Некоторое время мы молчим. Я даю ей время осознать, прочувствовать это короткое «да, хозяин». Всего два слова, но смысл, который кроется в них… необходимо, чтобы она впитала его, впустила внутрь себя. Тогда у нее не будет времени на всякие глупости и дурные мысли — по крайней мере, пока она не посчитает, что ее наказывают мало, недостаточно или ей не станет скучно. Так что моя задача в ближайшее время — чтобы она была достаточно наказана и ей не было скучно. Ей может быть страшно, любопытно, больно, но не скучно. Вот чувствую, что очередную гирю себе на шею вешаю, но… как говорят китайцы — если ты кого-то спас, то отныне ты несешь ответственность за все, что он сделает. Так что чувствую некоторую ответственность. Будет чертовски досадно, если она все-таки пойдет и под поезд потом бросится.
— И … в классе тоже так к тебе обращаться? — тихо спрашивает Томоко.
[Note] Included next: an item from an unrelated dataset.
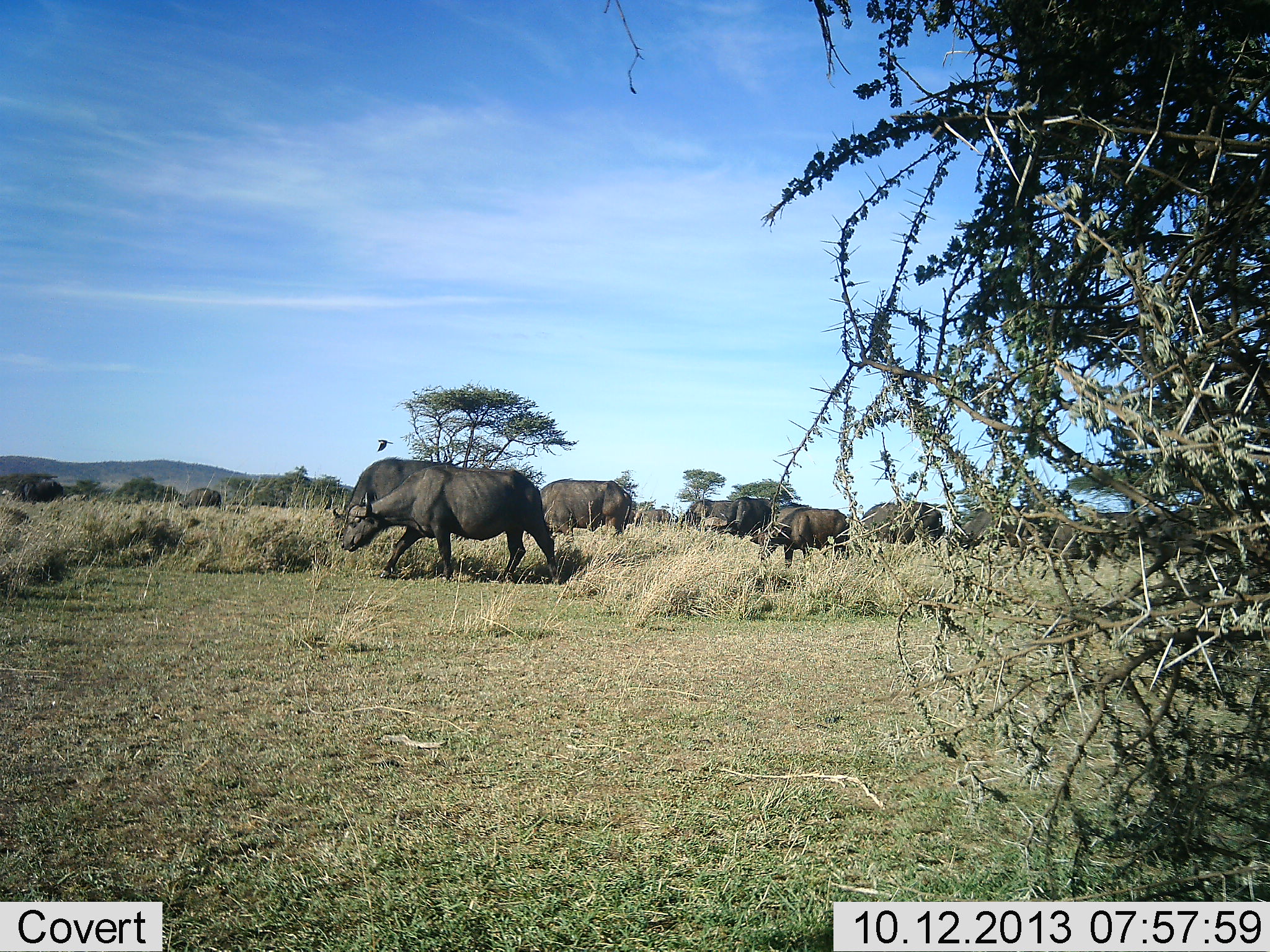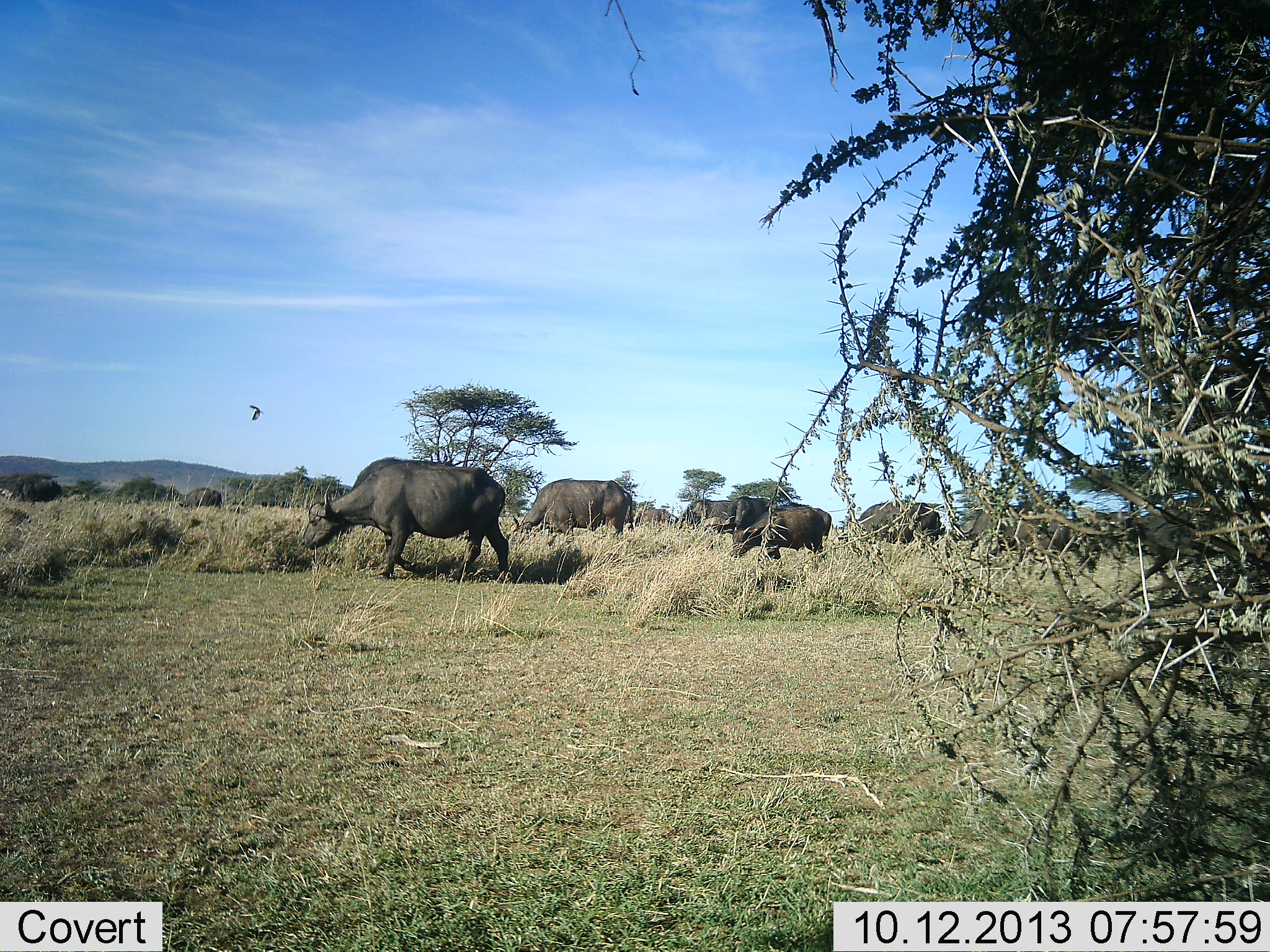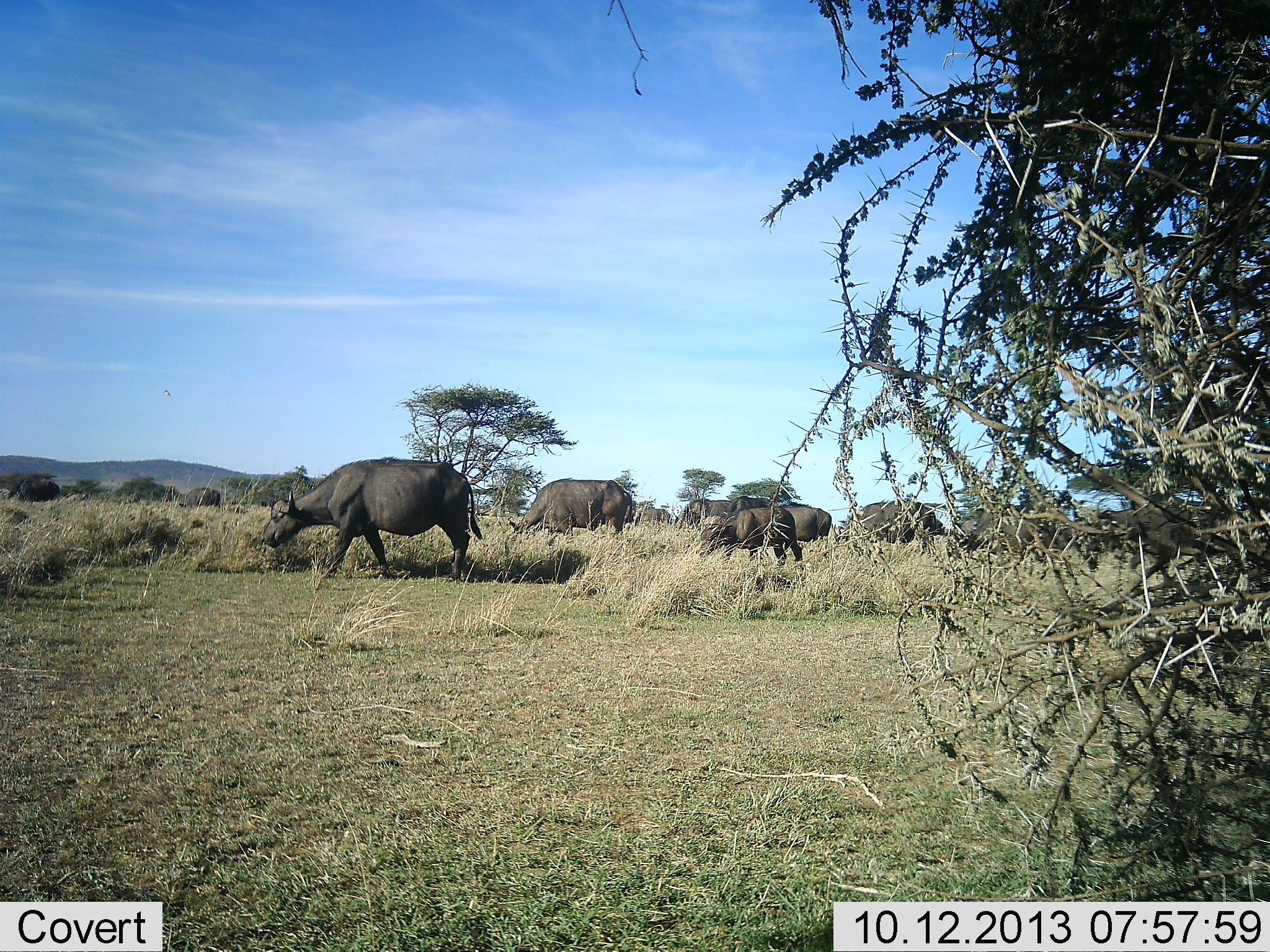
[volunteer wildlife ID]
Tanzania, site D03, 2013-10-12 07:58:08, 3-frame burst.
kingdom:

— В классе будешь вести себя как обычно — отвечаю я, прекрасно понимая, что подобного рода обращение будет ни в моих, ни в ее интересах. Я надеюсь, за недельку все ее глупости в порядок привести и от «рабства» ее освободить, так сказать вольную грамоту выписать и пусть гуляет на все четыре стороны. Искупила, отстрадала. Надо будет еще какой-нибудь сигнал обговорить…
— Значит так — наедине мы с тобой — хозяин и рабыня, в присутствии посторонних — ведешь себя как обычно. Исключения… — быстро задумываюсь: — исключения могут быть, о них я тебе буду просто говорить.